Decide whether each of these statements agrees with the loan passage, giving yes or no and quoting the deciding words: 1. Swanson testified that he had no dealings with the bankrupt between the previous December and January 22. 2. The bankrupt testified that he came to the loan company office on the morning of January 21. 3. The notation in the chattel search section of the application form reads "1/22/52."

(Supplied passage)
━━━━━━━━━━━━━━━━━━━━

It is next contended that there could have been no reliance on the financial statement because the loan company actually agreed to make the loan on January 21, the day before the statement was drawn up. Again, the evidence relating to this contention is conflicting. Swanson testified that since the previous December, he had had no further dealings with the bankrupt until January 22, when he and his wife came into the office to apply for the second loan. But the bankrupt testified that he called at the loan company office late in the afternoon of January 21; that at that time he applied for the loan; and that he was then told to come back the next day with his wife to sign the papers. We are told that Swanson's testimony is discredited, and that of the bankrupt supported, by the notation "1/21/52," in the chattel search section of the application form; that it should be inferred from this notation that a chattel mortgage search was ordered on the 21st, and that it must, therefore, be concluded that the company had decided to make the loan before the financial statement was executed on the 22nd.

━━━━━━━━━━━━━━━━━━━━

(Raw data)
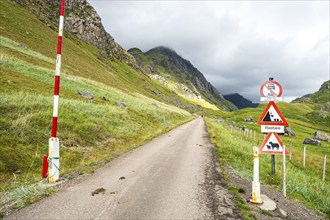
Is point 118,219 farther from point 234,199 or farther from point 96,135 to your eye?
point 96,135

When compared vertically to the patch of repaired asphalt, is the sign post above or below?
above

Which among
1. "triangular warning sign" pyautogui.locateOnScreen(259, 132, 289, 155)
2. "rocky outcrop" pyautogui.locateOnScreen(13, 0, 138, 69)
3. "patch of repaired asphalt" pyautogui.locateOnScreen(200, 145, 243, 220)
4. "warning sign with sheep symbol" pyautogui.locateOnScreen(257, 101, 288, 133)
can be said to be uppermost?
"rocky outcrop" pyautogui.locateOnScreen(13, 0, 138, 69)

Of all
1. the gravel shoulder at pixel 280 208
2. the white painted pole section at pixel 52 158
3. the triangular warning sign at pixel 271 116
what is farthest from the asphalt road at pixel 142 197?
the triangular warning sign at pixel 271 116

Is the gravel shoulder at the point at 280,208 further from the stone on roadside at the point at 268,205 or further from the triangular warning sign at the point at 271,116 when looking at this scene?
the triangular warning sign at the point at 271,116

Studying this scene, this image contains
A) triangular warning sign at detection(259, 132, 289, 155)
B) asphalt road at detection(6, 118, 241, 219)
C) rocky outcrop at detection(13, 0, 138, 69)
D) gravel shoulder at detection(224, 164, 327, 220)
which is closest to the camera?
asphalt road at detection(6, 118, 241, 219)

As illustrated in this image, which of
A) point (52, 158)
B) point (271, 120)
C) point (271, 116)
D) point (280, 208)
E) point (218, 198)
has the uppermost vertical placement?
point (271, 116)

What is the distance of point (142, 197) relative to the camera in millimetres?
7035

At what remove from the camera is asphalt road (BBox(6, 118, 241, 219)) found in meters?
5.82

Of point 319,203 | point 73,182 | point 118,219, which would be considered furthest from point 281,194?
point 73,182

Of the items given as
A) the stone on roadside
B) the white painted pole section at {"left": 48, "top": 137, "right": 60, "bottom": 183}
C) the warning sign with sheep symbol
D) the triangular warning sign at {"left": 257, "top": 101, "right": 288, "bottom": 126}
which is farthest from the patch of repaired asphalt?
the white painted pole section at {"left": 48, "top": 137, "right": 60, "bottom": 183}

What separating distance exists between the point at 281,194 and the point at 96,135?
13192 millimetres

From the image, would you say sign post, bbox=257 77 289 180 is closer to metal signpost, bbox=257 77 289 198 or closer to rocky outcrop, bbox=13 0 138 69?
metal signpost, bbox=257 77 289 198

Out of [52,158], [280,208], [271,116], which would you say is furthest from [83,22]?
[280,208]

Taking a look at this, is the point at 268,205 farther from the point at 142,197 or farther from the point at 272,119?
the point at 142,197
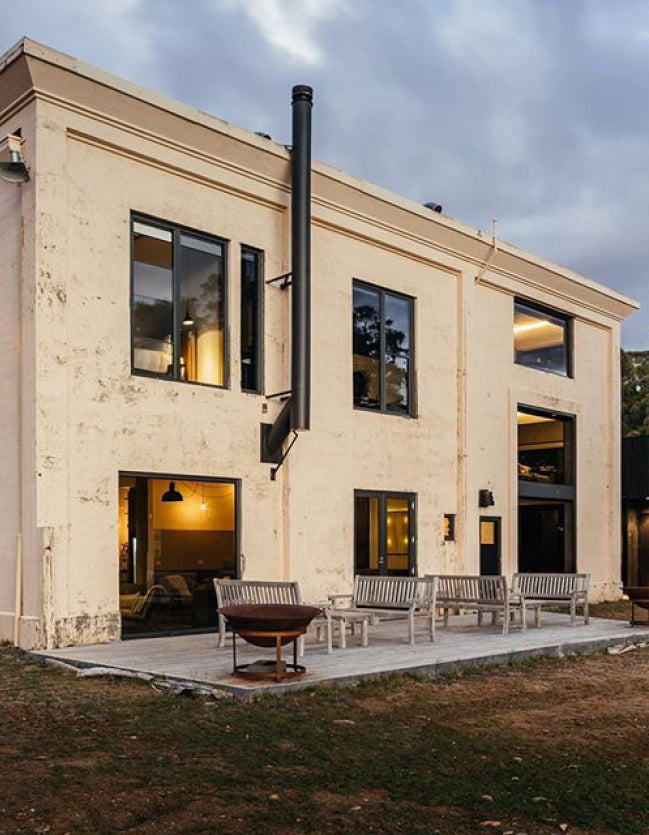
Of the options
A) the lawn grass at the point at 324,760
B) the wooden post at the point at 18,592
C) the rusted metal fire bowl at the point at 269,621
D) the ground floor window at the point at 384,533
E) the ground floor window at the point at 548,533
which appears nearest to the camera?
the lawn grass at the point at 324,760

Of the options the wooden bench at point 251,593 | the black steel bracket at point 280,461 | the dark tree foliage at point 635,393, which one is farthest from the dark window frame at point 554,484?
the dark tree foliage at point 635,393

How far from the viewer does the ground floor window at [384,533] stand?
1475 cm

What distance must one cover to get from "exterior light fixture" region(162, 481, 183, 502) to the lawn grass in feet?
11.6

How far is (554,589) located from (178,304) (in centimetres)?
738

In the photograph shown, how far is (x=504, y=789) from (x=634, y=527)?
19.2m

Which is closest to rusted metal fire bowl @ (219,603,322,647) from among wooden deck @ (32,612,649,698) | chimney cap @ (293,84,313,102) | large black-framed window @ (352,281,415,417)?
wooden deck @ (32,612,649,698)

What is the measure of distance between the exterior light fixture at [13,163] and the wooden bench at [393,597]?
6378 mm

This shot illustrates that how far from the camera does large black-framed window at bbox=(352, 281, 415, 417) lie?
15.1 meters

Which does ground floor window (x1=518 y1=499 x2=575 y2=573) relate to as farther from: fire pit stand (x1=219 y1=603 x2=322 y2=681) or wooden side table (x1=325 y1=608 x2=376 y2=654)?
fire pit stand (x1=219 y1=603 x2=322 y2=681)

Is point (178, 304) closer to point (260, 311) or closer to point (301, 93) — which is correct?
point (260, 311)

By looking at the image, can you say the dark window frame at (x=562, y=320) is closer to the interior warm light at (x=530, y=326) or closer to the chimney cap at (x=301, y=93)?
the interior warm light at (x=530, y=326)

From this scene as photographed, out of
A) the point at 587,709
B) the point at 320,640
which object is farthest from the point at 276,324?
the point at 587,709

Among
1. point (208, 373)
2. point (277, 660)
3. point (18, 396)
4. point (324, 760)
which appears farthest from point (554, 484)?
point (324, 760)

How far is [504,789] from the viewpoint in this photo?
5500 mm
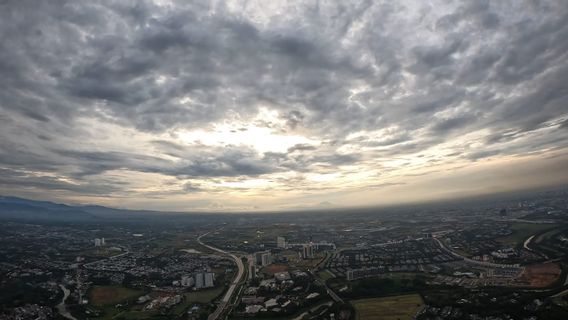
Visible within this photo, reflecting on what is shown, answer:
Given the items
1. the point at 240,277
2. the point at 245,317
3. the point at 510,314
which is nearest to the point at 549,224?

━━━━━━━━━━━━━━━━━━━━

(Complete output)
1. Yes: "since the previous December, he had had no further dealings with the bankrupt until January 22"
2. No: "he called at the loan company office late in the afternoon of January 21"
3. No: "the notation "1/21/52," in the chattel search section of the application form"